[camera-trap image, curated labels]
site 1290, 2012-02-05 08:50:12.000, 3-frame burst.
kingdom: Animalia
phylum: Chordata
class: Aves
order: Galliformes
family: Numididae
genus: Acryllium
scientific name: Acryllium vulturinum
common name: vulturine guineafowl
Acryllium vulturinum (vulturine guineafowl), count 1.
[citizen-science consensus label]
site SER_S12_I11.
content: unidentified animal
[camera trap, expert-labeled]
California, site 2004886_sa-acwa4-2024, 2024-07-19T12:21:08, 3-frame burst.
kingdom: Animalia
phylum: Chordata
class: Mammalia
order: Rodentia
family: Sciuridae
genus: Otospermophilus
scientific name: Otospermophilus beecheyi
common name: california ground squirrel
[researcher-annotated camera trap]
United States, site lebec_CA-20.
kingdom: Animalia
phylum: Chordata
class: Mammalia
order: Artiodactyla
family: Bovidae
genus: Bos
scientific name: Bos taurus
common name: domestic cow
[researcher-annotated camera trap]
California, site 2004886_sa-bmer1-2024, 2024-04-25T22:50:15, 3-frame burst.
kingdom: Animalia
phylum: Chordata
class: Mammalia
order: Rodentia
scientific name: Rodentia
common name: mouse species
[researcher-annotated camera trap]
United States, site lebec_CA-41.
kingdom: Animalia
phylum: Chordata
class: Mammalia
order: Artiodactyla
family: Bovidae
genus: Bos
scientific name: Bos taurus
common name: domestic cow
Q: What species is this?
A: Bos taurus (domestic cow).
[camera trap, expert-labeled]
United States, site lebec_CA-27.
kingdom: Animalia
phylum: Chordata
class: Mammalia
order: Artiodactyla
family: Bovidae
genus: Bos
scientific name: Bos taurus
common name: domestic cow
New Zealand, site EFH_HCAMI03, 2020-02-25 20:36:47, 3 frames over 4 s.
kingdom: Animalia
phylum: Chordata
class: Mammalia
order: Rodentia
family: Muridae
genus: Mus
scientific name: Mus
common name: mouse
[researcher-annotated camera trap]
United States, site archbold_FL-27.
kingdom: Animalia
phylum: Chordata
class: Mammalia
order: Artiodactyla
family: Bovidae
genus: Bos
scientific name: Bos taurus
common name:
══════════
--- EXERCISE INSTRUCTIONS ---
Your output must be one number: how many lines of the listing include "United".

--- EXPECTED OUTPUT ---
4